I took a Susan Carlson class once and she sometimes uses a layer of tulle over her whole quilt to hold all her tiny collage pieces down. It's a handy technique. But I find that if I use it as an overlay over my entire quilt, it 'deadens' the look of the quilt a bit as the tulle is all one solid colour, even if you can't really see it except close up.
You can buy white tulle and paint it, but it's not as easy to colour as silk organza.
You can get finer grades of tulle - often known as netting - but while softer and finer, it still has the holey texture to it, and I can't always find it in shops.
Silk organza is finer, it's a natural fibre so easier to colour, and it has a sheer finish to it so I don't get that added texture from the weave. Because the weave is finer, the appareance of the fabric is 'denser'. I can use it like a piece of cotton fabric, such as an applique shape, but it still has transparency.
I first came across silk organza when I did a workshop with Jeanette DeNicolis Meyer in 2012. We painted pieces of silk organza and then worked on abstract compositions layering up the colours. I fell in love with the luminous qualities and the complexity of colour that you could get from layering them.
Above is one of my pieces in progress from that workshop where you can see the layers of fine colour.

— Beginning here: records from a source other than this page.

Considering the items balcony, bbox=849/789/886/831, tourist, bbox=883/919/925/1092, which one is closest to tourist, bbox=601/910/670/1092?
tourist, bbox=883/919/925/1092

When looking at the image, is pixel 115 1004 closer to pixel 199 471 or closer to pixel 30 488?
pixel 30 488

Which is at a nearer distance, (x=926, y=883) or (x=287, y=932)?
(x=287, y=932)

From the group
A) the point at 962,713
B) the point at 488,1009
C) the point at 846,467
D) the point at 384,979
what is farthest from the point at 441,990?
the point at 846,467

And here's my beautiful friend, Sue, working on her painterly piece. I adored how she had a piece with multiple colours, I hadn't thought to try that.

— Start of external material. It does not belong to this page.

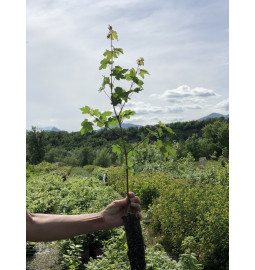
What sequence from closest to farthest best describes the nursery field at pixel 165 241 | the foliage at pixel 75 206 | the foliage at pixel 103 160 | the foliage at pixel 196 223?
the nursery field at pixel 165 241 < the foliage at pixel 196 223 < the foliage at pixel 75 206 < the foliage at pixel 103 160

I also came across a book by Melanie Testa, titled, "Inspired to Quilt."
Melanie also used silk organza in her quilts, often as whole overlays, and she would paint it or use thickened dyes to colour it. Her quilts are glorious, with lovely colour and transparency.

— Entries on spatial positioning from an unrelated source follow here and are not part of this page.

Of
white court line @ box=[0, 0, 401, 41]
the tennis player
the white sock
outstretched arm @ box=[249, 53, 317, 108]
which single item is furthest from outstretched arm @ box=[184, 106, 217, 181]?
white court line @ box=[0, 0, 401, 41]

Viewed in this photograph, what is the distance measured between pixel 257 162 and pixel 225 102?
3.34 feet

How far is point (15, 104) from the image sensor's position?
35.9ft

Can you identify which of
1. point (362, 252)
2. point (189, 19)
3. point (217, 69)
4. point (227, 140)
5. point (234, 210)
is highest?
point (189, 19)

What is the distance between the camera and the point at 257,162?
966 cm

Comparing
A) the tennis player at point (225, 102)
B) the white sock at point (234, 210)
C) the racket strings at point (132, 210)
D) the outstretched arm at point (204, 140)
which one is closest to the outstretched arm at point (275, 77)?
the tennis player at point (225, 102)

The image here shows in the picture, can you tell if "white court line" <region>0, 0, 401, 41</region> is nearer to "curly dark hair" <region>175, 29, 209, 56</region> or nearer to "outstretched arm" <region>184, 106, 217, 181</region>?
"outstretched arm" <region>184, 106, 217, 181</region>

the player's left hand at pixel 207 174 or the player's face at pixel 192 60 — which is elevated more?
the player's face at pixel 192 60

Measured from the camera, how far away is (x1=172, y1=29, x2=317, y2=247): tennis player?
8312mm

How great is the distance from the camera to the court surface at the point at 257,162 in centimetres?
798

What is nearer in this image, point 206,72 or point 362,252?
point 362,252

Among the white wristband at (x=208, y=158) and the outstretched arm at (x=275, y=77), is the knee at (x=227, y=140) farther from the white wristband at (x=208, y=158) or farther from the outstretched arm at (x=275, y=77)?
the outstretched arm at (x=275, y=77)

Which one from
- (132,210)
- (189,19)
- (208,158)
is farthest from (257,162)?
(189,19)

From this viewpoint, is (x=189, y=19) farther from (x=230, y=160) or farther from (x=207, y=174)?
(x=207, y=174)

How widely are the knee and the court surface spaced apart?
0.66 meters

So these strands sort of all came together over the years to lead me down the silk organza path. One of my first quilts where I used it was 'Sunset Tui'. I was using leftovers from Jeanette's class cut into curving shapes to create the background. I attempted to free-motion quilt those pieces down but got frustrated by all the edges constantly lifting up as I would run my darning foot over them. I put the quilt away for a while in frustration.
Then eventually I used information from Melanie's book to make a whole silk organza overlay for the whole quilt. I used stencils to print a bird and flax frond on it and painted the rest. The dreamy colour it made and the ease of using it to hold all the fiddly bits down had me hooked.
So now I buy silk organza wholesale and dye it myself. I love the colours and I love to have more than one colour in a piece so I can get that range of colour onto my quilt top. I also love that I can stencil an image onto it, which you cannot with tulle because of the open holey weave.
The other thing I can do with organza that I can't do with tulle is use a fusible web with it. I prefer Mistyfuse because it is so fine that it doesn't come through the sheerness of the organza, but I have also used Vlisofix with some success. However, a fusible with defined texture to it like Steam-a-seam shows very clearly through the organza and I won't use it.
Above is a picture of some of my hand-dyed silk organzas ready to use in quilts.
I found a great blog post over at Droplet Weddings, with good images, on the differences between several types of sheer fabrics. So if you need clarification of what the different sheer fabrics look and drape like, head over there. She say that silk organza has a lot of body to it and she finds it quite stiff. I will add that once it is dyed and washed it softens up, but having a bit of body is not a bad thing with sheer fabrics when you are using them in art quilts!
I hope that answers your questions, Jaye. I don't know many other people who use silk organza in the way I do, but I love it and the effects it can give.